+++ Material provided +++

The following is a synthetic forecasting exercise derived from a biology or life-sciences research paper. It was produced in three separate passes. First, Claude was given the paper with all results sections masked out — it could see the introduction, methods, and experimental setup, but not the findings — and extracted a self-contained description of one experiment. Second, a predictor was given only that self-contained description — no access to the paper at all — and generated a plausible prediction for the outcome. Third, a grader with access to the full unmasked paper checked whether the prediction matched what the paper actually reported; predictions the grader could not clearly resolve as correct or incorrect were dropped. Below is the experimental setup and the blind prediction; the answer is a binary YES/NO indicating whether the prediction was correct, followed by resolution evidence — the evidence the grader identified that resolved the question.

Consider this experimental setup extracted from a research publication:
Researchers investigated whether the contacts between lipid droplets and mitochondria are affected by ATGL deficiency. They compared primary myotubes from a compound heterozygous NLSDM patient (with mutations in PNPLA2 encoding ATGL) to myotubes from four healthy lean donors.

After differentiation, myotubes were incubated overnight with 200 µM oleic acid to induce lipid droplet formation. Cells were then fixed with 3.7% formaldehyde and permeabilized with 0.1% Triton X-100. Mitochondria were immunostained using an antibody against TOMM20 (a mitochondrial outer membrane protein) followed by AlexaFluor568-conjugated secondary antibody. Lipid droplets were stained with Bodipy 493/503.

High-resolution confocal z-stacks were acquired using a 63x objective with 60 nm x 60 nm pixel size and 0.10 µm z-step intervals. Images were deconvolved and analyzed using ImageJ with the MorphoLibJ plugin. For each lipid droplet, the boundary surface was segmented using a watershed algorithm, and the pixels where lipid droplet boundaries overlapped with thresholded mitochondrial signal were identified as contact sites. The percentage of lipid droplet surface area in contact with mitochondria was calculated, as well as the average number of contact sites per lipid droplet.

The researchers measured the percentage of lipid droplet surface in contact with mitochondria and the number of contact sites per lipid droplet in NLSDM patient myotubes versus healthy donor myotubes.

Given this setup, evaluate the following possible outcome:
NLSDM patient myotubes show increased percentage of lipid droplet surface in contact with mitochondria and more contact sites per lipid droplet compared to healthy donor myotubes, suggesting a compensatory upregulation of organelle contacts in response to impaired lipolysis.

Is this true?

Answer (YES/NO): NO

+++
+++ Material provided +++

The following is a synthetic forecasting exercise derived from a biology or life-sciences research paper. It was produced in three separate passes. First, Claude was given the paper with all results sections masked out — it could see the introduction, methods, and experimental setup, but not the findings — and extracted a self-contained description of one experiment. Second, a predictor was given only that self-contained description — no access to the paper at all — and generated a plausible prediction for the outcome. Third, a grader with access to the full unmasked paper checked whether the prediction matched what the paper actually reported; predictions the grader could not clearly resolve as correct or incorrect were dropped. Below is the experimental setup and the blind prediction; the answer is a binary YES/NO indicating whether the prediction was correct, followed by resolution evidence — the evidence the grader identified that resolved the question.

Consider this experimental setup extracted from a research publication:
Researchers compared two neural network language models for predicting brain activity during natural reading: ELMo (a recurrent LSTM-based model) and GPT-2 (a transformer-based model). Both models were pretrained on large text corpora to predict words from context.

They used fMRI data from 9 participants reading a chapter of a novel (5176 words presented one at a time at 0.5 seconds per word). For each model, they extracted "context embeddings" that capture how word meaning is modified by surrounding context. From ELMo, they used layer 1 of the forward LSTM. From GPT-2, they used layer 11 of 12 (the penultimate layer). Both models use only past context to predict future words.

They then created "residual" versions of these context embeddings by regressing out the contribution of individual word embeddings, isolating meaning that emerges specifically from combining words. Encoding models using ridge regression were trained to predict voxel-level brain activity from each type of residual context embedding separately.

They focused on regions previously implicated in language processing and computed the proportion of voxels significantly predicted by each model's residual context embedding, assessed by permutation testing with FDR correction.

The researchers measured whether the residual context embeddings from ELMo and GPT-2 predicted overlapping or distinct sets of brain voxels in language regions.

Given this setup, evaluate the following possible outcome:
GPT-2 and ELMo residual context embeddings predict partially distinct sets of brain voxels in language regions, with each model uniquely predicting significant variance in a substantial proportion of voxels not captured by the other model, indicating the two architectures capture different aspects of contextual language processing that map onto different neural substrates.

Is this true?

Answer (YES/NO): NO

+++

Problem statement: In the data above, which lines include "measured"? Return those lines.

Response for this exercise:
The researchers measured the percentage of lipid droplet surface in contact with mitochondria and the number of contact sites per lipid droplet in NLSDM patient myotubes versus healthy donor myotubes.
The researchers measured whether the residual context embeddings from ELMo and GPT-2 predicted overlapping or distinct sets of brain voxels in language regions.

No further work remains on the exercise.